Era
estranho aquilo que sentia, aquilo que o perseguia. Ele não sabia dizer o que
era, não sabia definir, não sabia dar-lhe um nome, mas era um sentimento
misterioso, algo que o estrangulava aos poucos.
Caminhava
pela rua movimentada. As expressões nos rostos das pessoas que cruzavam com ele
nada lhe diziam. Eram rostos nulos. Mas o sentimento o afligia. Algo dominava
seus passos. Algo o segurava, e no entanto... No entanto estava ali, só, no
meio da multidão.
Olhou
os ônibus a expelirem o ar negro. Olhou os motoristas buzinando em fúria, as
motocicletas serpenteando no trânsito estressante, mas ao mesmo tempo tudo
aquilo não era nada, havia um vazio à sua volta, um silêncio ensurdecedor que o
agitava.
Suas
mãos tremiam. Sua boca estava seca. O que estava sentindo, o que o sacudia, o
que o trepidava? Engoliu seu coração que estava à boca e seguiu pela faixa de
pedestres.
Era
o trabalho que o açoitava? Era a mulher que o atormentava? Era a amante, com seus
pedidos estúpidos, que o torturava? O que estava acontecendo com ele...? Olhou
os arranha-céus em direção ao céu que de seu nada tinha. Um cinza-negro que
prometia chuva, mas aquilo não fazia sentido em sua alma. Não fazia sentido algum. A vida não fazia
sentido.
Ele
queria algo. Mas o que era? Ele sentia algo, e este algo era ruim. Porém, onde
obteria respostas?

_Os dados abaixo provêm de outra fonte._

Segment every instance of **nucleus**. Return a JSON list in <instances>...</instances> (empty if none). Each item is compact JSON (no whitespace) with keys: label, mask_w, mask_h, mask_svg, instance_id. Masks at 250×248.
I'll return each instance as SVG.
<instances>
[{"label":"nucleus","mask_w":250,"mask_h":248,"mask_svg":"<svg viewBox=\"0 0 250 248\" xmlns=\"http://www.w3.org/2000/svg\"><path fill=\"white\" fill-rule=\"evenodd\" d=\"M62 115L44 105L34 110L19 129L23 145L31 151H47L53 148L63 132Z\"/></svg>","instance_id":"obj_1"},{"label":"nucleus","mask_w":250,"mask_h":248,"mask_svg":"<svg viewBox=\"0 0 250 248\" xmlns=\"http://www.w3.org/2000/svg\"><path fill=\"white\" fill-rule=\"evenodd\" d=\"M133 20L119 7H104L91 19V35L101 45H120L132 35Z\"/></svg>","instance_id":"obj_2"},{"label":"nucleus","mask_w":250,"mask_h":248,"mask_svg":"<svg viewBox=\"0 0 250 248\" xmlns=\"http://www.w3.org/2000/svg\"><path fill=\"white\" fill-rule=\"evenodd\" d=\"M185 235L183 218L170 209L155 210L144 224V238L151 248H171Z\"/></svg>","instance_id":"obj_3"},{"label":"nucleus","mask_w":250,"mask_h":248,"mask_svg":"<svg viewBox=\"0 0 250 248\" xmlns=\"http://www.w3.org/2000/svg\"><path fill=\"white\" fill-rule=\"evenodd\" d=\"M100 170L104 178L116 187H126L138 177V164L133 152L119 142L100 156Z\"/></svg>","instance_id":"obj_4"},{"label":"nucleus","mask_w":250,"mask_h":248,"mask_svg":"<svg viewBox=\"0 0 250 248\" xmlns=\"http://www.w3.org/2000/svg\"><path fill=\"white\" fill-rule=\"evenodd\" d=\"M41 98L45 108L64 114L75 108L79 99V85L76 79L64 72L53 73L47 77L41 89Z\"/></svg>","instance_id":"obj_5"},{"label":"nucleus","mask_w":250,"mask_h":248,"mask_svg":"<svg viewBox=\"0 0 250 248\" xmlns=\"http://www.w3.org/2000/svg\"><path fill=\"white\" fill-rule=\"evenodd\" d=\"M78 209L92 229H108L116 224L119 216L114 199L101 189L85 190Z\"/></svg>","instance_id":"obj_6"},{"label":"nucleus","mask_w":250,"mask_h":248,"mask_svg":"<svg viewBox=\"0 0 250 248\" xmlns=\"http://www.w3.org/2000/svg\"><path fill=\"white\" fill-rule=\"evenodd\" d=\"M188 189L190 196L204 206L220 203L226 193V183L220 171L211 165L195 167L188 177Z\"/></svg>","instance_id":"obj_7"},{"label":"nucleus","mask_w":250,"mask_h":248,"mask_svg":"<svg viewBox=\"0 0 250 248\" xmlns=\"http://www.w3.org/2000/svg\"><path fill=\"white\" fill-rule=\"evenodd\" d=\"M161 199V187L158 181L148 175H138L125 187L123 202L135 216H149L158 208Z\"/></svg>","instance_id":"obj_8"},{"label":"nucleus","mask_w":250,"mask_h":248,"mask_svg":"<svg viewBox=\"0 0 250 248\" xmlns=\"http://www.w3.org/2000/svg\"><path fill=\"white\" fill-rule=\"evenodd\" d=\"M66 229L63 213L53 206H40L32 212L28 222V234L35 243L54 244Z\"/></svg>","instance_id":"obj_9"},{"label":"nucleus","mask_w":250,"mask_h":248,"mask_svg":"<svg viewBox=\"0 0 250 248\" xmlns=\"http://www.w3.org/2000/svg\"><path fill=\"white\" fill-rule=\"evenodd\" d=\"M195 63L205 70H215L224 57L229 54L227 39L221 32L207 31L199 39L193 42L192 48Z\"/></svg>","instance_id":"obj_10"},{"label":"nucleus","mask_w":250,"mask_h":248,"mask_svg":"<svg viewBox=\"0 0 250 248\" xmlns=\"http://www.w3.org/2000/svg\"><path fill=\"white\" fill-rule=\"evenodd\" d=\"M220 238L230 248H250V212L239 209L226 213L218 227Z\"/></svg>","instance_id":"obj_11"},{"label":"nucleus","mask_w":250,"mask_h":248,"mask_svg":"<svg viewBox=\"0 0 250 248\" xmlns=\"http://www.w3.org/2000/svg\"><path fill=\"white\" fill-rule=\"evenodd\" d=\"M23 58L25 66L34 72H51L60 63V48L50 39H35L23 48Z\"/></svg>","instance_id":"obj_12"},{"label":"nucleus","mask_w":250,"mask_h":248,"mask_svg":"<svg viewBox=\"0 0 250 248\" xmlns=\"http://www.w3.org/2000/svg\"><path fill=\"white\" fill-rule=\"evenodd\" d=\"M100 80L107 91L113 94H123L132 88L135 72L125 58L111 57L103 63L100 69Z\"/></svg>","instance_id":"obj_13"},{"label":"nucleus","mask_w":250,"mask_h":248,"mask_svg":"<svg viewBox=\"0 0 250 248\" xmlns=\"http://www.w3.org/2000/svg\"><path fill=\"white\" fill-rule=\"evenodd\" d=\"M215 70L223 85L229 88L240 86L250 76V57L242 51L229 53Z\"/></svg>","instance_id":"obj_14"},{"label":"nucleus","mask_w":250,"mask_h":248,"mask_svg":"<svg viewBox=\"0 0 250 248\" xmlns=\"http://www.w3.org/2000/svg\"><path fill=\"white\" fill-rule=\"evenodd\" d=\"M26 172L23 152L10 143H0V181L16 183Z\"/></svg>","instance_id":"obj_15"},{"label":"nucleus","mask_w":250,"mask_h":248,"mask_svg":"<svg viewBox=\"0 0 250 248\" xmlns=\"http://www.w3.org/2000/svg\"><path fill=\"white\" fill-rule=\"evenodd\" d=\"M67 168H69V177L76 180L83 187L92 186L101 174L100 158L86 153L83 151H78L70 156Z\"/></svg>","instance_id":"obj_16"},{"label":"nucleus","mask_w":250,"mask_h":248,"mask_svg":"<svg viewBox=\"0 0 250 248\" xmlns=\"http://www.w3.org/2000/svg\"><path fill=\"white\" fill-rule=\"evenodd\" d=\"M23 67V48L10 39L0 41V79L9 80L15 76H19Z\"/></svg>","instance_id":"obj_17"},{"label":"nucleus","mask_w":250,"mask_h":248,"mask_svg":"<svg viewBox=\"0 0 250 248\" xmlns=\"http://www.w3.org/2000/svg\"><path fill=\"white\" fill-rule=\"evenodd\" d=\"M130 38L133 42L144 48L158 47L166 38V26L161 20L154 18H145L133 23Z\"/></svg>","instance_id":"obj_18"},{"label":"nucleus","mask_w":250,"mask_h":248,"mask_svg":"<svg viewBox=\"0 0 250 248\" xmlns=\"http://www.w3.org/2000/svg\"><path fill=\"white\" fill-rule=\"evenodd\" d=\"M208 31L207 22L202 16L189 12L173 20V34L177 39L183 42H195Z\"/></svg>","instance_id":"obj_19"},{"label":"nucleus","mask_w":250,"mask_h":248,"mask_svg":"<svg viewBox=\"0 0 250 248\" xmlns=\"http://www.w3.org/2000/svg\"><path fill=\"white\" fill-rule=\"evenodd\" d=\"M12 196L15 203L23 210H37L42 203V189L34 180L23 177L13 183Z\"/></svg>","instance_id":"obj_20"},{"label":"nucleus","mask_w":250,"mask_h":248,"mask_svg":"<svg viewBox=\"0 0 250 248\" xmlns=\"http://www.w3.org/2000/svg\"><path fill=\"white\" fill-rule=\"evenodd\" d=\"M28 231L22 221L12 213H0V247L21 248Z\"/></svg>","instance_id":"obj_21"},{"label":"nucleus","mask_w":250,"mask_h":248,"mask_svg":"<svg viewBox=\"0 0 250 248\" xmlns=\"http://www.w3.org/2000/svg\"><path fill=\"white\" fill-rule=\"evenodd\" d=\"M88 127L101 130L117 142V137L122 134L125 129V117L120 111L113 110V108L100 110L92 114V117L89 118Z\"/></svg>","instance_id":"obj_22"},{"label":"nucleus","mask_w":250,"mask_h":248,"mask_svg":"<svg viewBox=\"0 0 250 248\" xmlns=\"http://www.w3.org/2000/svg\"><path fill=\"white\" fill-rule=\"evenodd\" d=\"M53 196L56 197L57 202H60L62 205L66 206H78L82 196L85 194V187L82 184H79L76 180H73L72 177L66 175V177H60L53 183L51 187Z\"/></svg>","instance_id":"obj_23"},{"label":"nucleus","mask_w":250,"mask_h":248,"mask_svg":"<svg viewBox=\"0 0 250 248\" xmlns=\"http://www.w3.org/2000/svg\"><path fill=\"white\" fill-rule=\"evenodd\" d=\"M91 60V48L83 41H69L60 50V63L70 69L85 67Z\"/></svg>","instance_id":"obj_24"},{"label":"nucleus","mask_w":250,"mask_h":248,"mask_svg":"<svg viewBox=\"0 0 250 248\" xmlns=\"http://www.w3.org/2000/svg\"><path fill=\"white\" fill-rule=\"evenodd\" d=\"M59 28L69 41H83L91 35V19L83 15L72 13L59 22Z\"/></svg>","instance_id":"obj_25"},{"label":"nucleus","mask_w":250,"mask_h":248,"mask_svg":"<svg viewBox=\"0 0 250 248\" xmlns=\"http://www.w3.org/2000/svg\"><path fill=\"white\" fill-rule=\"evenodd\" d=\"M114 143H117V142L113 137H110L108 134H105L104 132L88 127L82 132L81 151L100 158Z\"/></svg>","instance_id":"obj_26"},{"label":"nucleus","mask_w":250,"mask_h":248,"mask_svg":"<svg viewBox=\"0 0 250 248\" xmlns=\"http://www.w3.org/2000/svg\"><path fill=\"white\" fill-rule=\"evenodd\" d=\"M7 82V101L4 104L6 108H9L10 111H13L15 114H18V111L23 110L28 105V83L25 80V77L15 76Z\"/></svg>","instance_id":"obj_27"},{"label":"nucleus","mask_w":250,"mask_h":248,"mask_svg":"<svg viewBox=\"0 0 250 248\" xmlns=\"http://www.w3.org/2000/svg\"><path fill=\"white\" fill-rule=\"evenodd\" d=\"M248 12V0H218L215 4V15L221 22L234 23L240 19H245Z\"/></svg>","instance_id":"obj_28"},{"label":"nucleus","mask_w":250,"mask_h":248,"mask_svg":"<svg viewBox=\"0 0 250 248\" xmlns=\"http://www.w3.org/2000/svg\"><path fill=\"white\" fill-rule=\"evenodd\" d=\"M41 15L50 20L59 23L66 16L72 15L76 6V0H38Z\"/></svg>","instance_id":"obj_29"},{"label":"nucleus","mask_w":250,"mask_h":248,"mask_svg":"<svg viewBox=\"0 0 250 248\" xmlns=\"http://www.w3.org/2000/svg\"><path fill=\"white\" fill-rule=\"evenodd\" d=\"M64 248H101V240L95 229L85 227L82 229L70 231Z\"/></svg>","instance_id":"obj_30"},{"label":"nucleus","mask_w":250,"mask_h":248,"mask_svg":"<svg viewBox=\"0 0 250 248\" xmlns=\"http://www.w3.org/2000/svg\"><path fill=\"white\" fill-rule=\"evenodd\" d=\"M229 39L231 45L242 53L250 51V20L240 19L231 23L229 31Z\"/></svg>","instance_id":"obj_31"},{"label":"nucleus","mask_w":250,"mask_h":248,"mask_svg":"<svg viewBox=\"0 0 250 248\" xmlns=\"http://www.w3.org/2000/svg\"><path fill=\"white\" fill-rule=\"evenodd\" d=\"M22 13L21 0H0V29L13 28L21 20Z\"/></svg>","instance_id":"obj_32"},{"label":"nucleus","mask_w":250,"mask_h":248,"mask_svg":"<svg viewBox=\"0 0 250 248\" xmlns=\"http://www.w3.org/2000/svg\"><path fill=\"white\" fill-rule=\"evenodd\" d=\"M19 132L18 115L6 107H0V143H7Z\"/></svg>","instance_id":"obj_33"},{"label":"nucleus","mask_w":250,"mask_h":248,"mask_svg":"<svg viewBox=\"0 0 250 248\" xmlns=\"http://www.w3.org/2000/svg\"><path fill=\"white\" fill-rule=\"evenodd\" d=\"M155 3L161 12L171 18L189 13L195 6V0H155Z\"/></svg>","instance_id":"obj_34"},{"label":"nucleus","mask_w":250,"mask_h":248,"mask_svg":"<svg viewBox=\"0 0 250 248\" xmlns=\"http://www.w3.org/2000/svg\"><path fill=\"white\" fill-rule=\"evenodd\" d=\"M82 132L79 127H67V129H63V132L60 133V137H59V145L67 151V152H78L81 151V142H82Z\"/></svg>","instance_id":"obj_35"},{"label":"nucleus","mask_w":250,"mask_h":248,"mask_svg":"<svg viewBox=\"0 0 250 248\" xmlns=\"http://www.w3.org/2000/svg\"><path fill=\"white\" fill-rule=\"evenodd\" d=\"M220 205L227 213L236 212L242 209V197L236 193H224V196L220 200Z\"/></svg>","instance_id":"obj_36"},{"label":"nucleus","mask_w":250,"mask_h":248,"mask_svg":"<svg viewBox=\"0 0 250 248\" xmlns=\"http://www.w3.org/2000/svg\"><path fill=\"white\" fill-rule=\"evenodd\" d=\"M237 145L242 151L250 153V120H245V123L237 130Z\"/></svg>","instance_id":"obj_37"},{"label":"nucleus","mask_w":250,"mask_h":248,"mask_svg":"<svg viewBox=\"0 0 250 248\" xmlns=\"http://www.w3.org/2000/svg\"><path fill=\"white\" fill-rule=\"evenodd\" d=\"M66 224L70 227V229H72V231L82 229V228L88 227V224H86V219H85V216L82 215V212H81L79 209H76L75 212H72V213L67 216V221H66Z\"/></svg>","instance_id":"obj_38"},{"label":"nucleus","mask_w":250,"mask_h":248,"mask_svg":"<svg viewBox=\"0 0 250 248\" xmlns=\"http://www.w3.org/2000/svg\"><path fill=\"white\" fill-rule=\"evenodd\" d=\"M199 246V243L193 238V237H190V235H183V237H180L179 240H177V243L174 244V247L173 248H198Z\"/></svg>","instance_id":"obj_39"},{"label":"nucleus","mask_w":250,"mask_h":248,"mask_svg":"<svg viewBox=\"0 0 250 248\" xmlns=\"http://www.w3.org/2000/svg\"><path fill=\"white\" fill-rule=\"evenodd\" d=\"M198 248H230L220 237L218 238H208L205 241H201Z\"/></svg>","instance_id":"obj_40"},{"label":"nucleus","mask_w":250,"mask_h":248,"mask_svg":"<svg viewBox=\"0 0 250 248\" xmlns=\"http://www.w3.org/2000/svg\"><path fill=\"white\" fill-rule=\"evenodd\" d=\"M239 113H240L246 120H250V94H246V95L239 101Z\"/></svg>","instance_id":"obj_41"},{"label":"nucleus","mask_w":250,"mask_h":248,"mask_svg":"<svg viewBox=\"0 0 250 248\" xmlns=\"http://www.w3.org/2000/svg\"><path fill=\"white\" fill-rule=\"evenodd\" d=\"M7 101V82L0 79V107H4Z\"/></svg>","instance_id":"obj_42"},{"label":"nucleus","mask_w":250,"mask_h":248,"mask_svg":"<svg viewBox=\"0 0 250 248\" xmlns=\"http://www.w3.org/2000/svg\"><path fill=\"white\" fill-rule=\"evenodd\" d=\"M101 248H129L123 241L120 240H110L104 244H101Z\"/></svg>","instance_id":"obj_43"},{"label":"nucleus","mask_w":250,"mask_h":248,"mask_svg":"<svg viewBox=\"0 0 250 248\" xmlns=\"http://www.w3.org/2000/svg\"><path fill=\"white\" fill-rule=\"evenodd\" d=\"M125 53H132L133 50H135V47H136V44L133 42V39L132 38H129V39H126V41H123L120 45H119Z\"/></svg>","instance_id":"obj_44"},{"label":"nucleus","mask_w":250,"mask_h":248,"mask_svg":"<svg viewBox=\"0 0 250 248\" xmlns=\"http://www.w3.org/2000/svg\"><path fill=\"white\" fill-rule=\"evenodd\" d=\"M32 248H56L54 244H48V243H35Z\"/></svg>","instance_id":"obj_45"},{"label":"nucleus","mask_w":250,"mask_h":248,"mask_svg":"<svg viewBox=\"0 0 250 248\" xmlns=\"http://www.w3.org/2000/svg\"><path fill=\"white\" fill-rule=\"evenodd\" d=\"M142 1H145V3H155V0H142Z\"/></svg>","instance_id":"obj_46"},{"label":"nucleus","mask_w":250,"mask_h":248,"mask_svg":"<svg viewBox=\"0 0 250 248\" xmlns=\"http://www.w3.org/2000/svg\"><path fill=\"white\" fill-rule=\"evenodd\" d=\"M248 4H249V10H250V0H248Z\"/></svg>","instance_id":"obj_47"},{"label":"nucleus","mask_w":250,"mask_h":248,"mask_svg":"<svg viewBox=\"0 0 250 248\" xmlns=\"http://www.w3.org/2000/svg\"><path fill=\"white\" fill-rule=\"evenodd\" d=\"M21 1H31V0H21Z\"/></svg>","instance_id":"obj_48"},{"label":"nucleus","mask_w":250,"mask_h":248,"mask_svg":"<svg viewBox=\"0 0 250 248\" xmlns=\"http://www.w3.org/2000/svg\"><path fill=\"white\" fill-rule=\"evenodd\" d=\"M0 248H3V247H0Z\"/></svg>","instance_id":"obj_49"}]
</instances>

Olhou à sua volta: lojas, um açougue, uma padaria, gente,
casas velhas e decrépitas, gente, a chuva começando a cair, gente, o que ele
sentia, pelo amor de Deus???
Começou
a correr. Queria ver se podia fugir do que lhe apertava o peito. Correu. A
chuva aumentou. Correu. As pessoas lhe atrapalhavam, correu... E então ele, que
corria, percebeu.
Estacou.
O que lhe afligia, o que ele sentia, de súbito revelou-se, como se um véu ocre
estivesse a tapar-lhe a visão e fosse repentinamente retirado.
Alguém
estava atrás dele. Ele sentia sua respiração funesta. Ela agora sabia a
resposta. Sentiu a mão gélida tocar-lhe o ombro. O sabor do desespero alimentou
sua alma e ele entregou-se.
Era
a morte. A morte viera buscá-lo. Libertá-lo dos fantasmas de suas ações ruins
do passado, e levá-lo onde o inominável o esperava, para que fosse julgado sem
piedade.
Entregou-se.
Seu corpo caiu em meio à multidão indiferente, quem ligaria para um miserável?
Sua
alma seguiu o ser negro e sua foice para a vermelhidão do inferno de onde,
sabia, jamais sairia ou seria algo diferente do que fora em vida.